As teachers we do not set out to kill the joy of learning, at least , not anyone I know does. We state in our missions that we want to change students’ lives, motivate them, inspire them, and keep them eager to learn. And yet our mission seems to be at odds with our school system. Classrooms are set up all facing the teacher so that the “sage on the stage” can be the center of attention. The whole day is rigidly structured so that subjects do not overlap, routines are taught and mastered and hardly ever broken. Punishment goes hand in hand with rewards and grades become the ultimate reward in the end. An A will always be better than a B no matter what the teacher says. We divide our students into winners and losers and hope they all have a nice journey through school. And then we wonder why students lose interest, lose relevance. By the time we get to high school, the eyes are on the prize; graduation, where they will break free of the rigidity of school Students count down until summer vacation so that they can be free. Free.
As Alfie Kohn has stated, “School is not an institution of learning, it is an institution of listening and memorization.” (Said in in a LeanBlog Podcast 2/24/09). And this I believe is killing our school system. Test-obsessed and score driven, we no longer let children develop their curiosity to provide them with a real stake in learning. We no longer offer them choice because we have too much curriculum to cover. Our homework is not set up for meaningful exploration but rather to teach time management and study skills. Time management? Like our over-scheduled students need more time management? When students fail to hand in their homework we assume that it is either because they are too lazy or because they didn’t feel like it. We do not assume that perhaps it was uninteresting, irrelevant or perhaps even too hard or meaningless. We almost always assume we know best. And even if we know within our hearts that the piece of homework assigned probably wasn’t all that engaging, we assign it anyway, because we have to assign something and we were forced to do inane homework when we went to school so why should our students be exempt. But the system is broken, we know it, and we have to change it.

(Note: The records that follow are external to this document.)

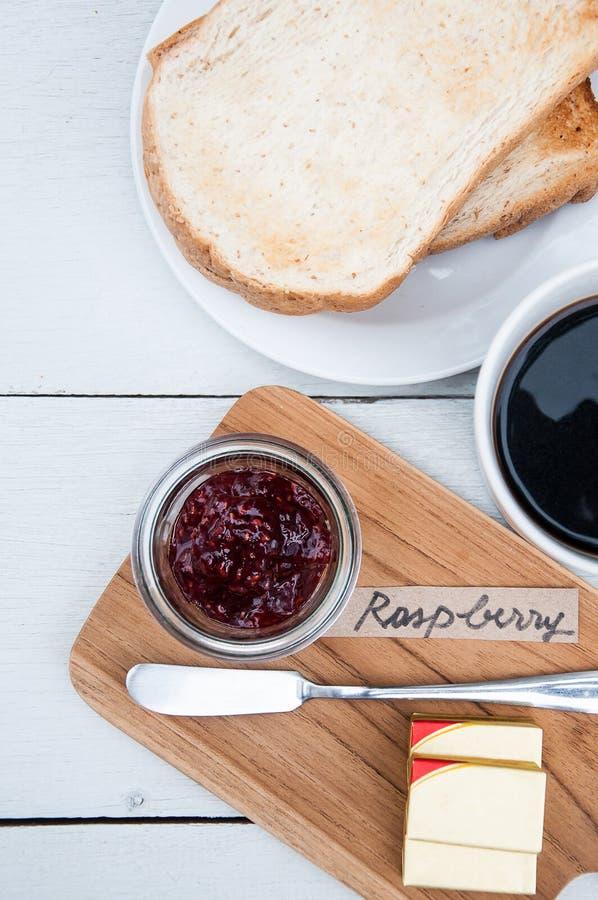 Café da manhã: brindes, manteiga, doce de framboesa, copo do café preto imagem de stock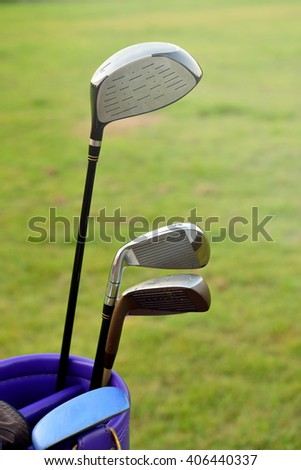 Golf ball and golf club in bag on green grass - stock photo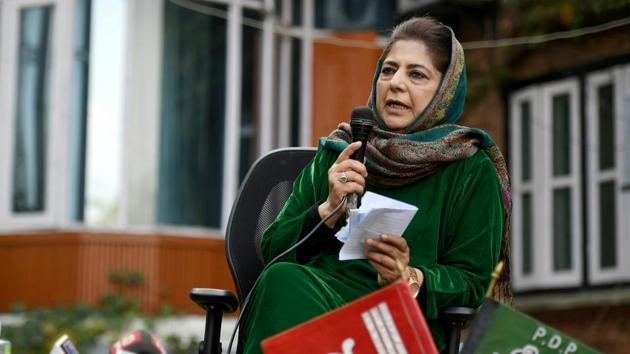 Flanked by three senior party leaders, the PDP president placed the party flag and the flag of the former state on a table in front of her.(PTI)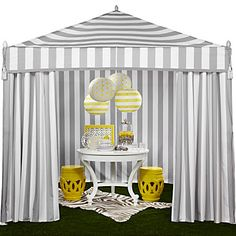 Temporary or permanent, a grey and white striped tent is a perfect addition to any backyard or patio. Z Gallerie Portofino Pavilion, $699.00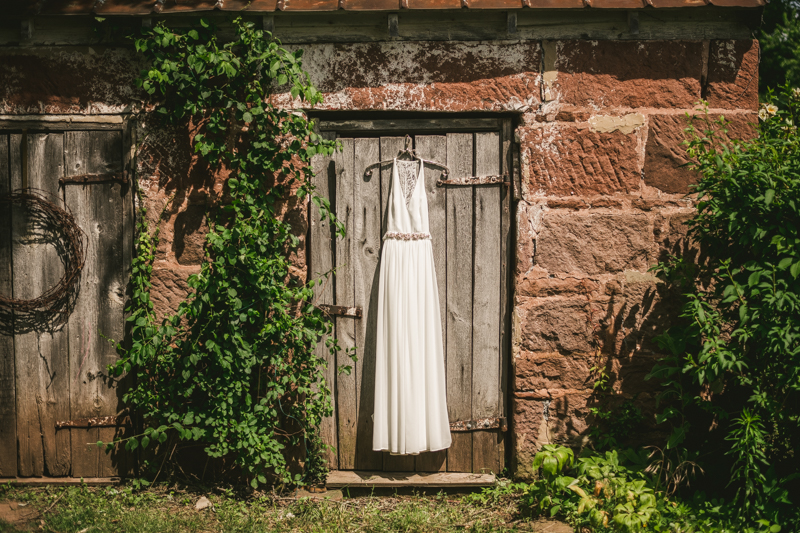 A gorgeous summer wedding dress at Rocklands Farm Winery in Poolesville, Maryland by Britney Clause Photography a husband and wife wedding photographer team in Maryland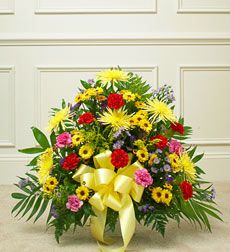 Funeral Flowers by 1800Flowers. com - Heartfelt Tribute Floor Basket Arrangement- Bright. Send a beautiful expression of your love and support during this difficult time with an arrangement of elegant bright blooms. Features fresh bright-colored roses, mums, lilies, poms, carnations, statice and more Usually sent by family, friends or business associates Delivered directly to the funeral home Our florists use only the freshest flowers available, so colors and varieties may vary Large arrangem...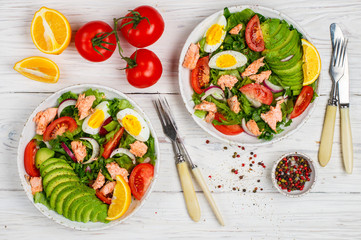 Two servings of Delicious fish salad (salmon or tuna) with lettuce, tomatoes , red onion, eggs and avocado with dressing of olive oil , mustard and spices. Light dinner. Selective focus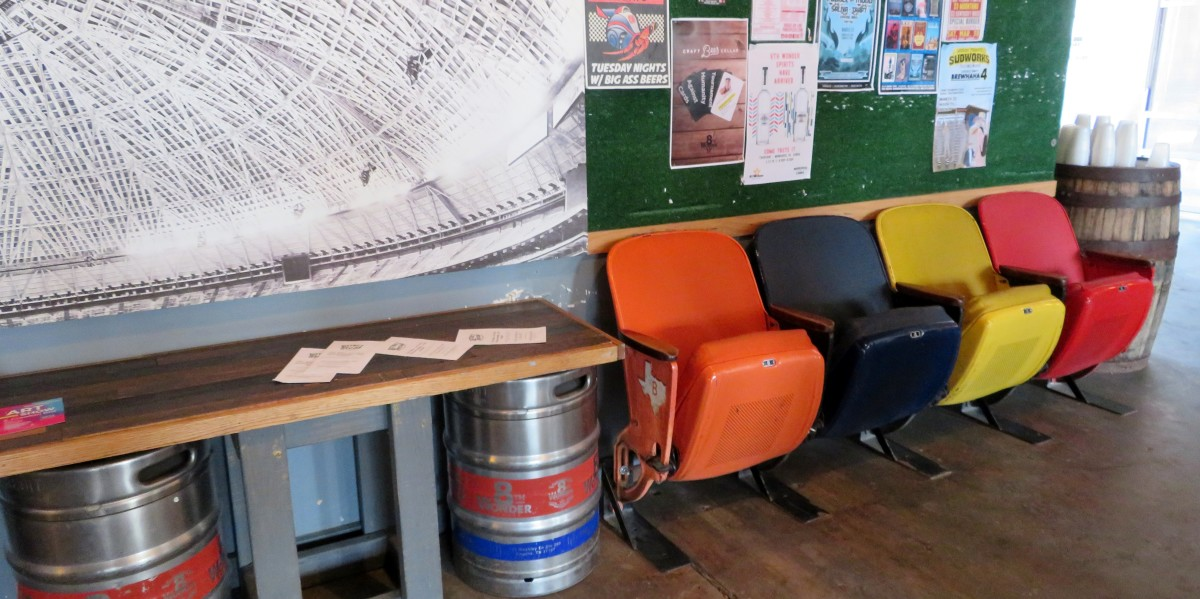 Old Astrodome seats inside of the 8th Wonder Brewery
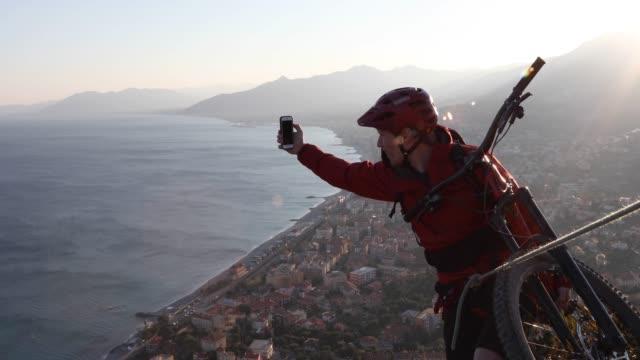 vídeos de stock, filmes e b-roll de o motociclista masculino da montanha toma o pic com telefone esperto no nascer do sol - individualidade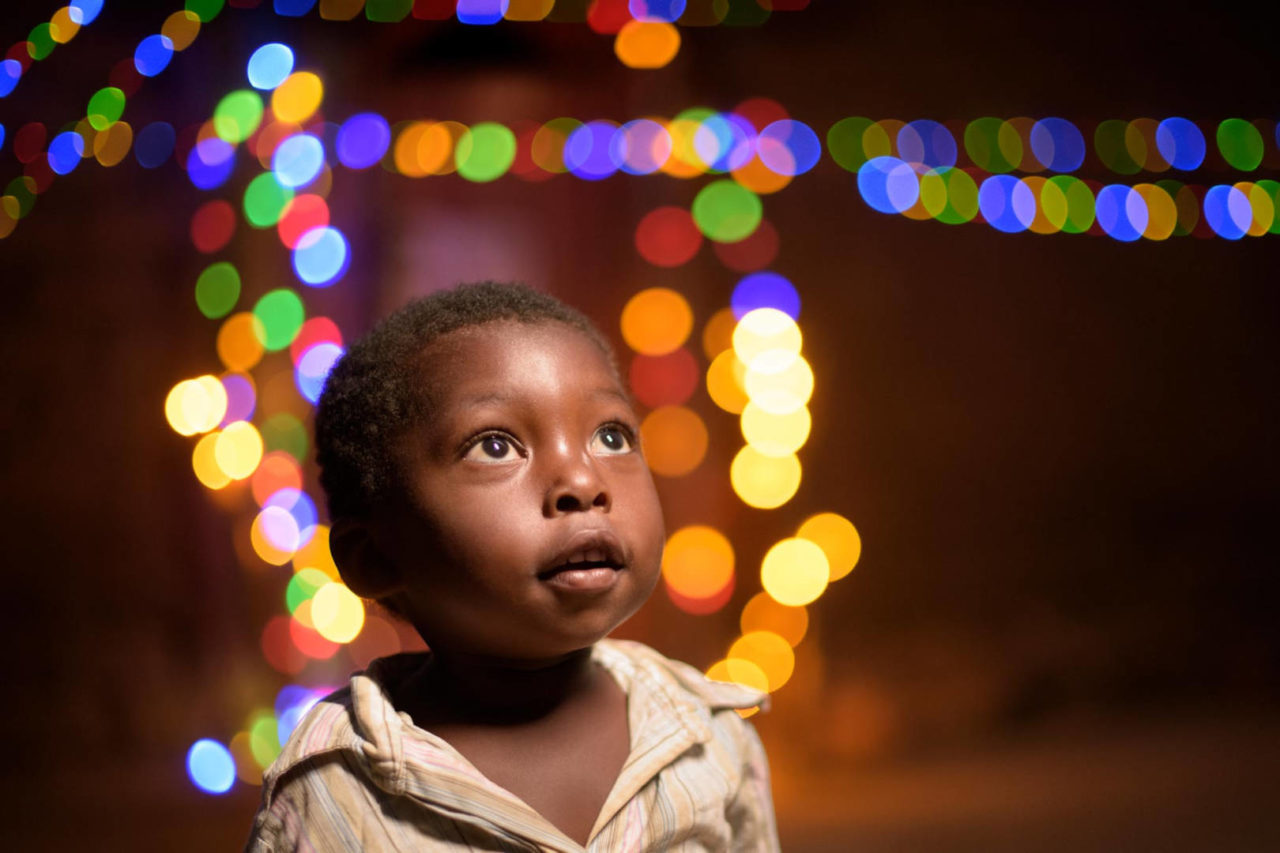 Zambian girl looking up with Christmas lights in background.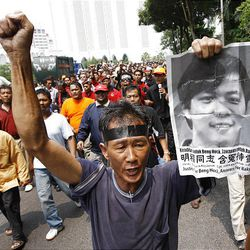 A protester chants during an anti-Internal Security Act (ISA) protest near the National Mosque in Kuala Lumpur, Malaysia, Saturday.
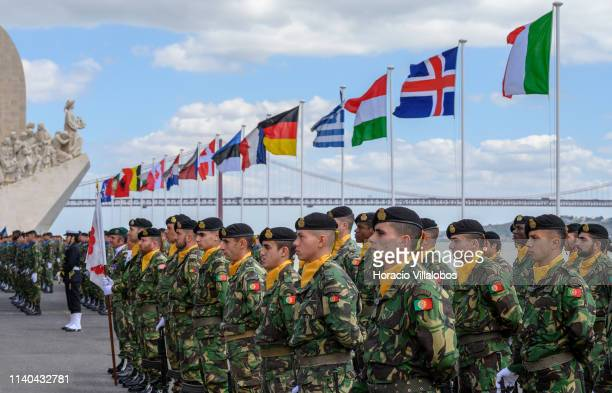 Member flags fly behind Army personnel during a ceremony staged by Portuguese Armed Forces near Padrão dos Descobrimentos monument by the Tagus River...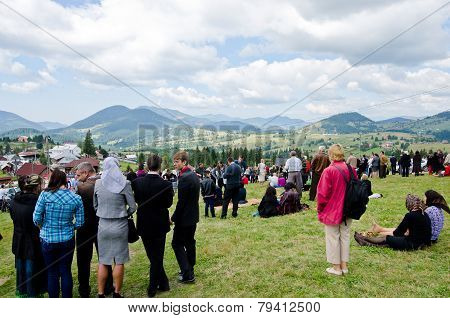 BISTRITA, ROMANIA - SEPTEMBER 8: Gathering of many people on a green lawn watching and listening.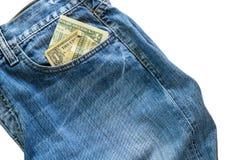 Jeans med den amerikanska dollarräkningen på dess fack Royaltyfri Foto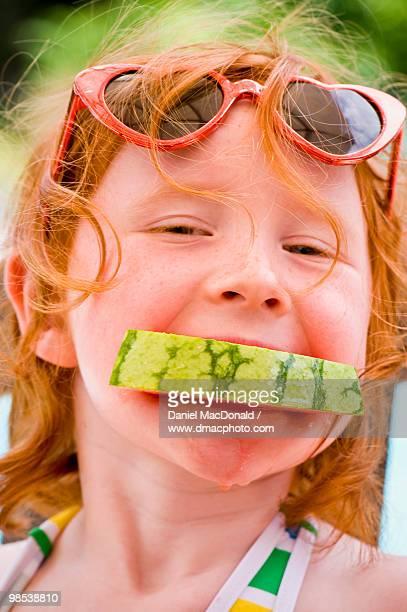 Redheaded Girl Enjoying Watermelon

There are exceptions, of course, thankfully. There are pockets of teachers and schools that are taking a different approach. That are actively combating this curiosity-killing school system. Those that let their students explore, those that weigh their options, assign meaningful homework, that question their practices rather than go with the status quo. They provide inspiration for some and shudders for other. Perhaps they are just too different for some to even recognize them as schools. Yet they are part of the answer. We must bring back exploration, we must give teachers time to fully engage their students. We must spark teachers’ curiosity as well so that we all can love learning again. They say that curiosity killed the cat, let’s not have the lack of curiosity kill our schools.